Remote working - how risky is it and what can small businesses do to enable it securely?
Even large organisations struggle to secure remote working - and that is with multi-million pound budgets, 24x7 support and dedicated technical teams. Small businesses are exposed to the same risks, may not have any of these controls, yet would still like the flexibility and convenience that remote working offers them.
All is not lost - many small organisations do not need to provide full network functionality remotely access to e-mail will often suffice. Secure remote working can be achieved on a small business budget and skill set by understanding the risks to your business information and selecting components and controls that best mitigate them.

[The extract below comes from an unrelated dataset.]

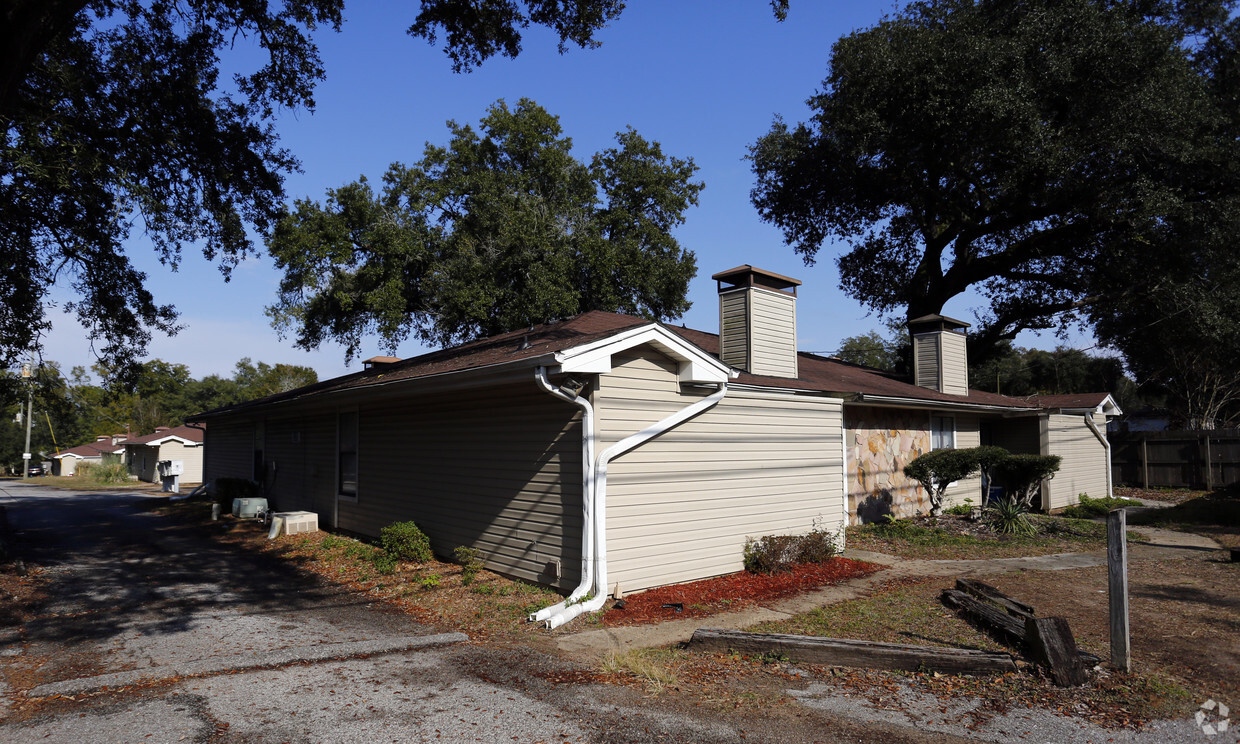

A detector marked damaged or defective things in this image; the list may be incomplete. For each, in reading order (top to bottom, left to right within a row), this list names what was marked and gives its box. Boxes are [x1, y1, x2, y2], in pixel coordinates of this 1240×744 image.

A good starting point is to identify the applications, networks and devices that will be used to provide remote access. In many cases, this can be simplified to three: the user's device, the target system and the network that connects the two. Based on the risks, controls should be applied to each to ensure that end-to-end protection is in place.
The end-user's device will be the first point of weakness and so should be subjected to a risk assessment. Implement malware protection (such as anti-virus software) and a firewall. Where possible, advanced controls such as hardening the operating system and disabling the browser password cache should be implemented. Theft or loss of the asset (and therefore its data) is another risk - full disk encryption can help there. Whilst these controls can be applied relatively easily to devices owned and managed by the business, they probably cannot be applied where the employee is using their home PC to access business systems. If your business is relying on employees to use their own devices for remote access, then carefully consider which systems and data are to be made available.
To make internal systems available to remote workers you typically need to expose them to the internet. This can be risky because poorly configured software can be identified and attacked using widely available port and vulnerability scanning software. So take care when deciding which systems are made available, as many remote access systems will grant access to the entire network and to PCs within it. This is a good time to investigate the patch and update status of your servers - there is no harm in implementing access and malware protection controls that apply equally for those accessing servers from the office network as well as remotely.
The obvious risk of transmitting confidential business information across the internet is from interception. However, confidentiality can be assured by using a VPN or HTTPS to protect the connection. The prospect of purchasing and configuring a VPN concentrator (the device that external users connect to) may prove intimidating, but simple devices are now available and often include firewall and ADSL modem functionality for about £100. Poor performance and availability may prove to be a bigger issue than confidentiality - many small businesses utilise ADSL or SDSL lines that provide similar (often poor) reliability to consumer offerings. Consider taking a second internet connection from a different provider such as your local cable TV provider.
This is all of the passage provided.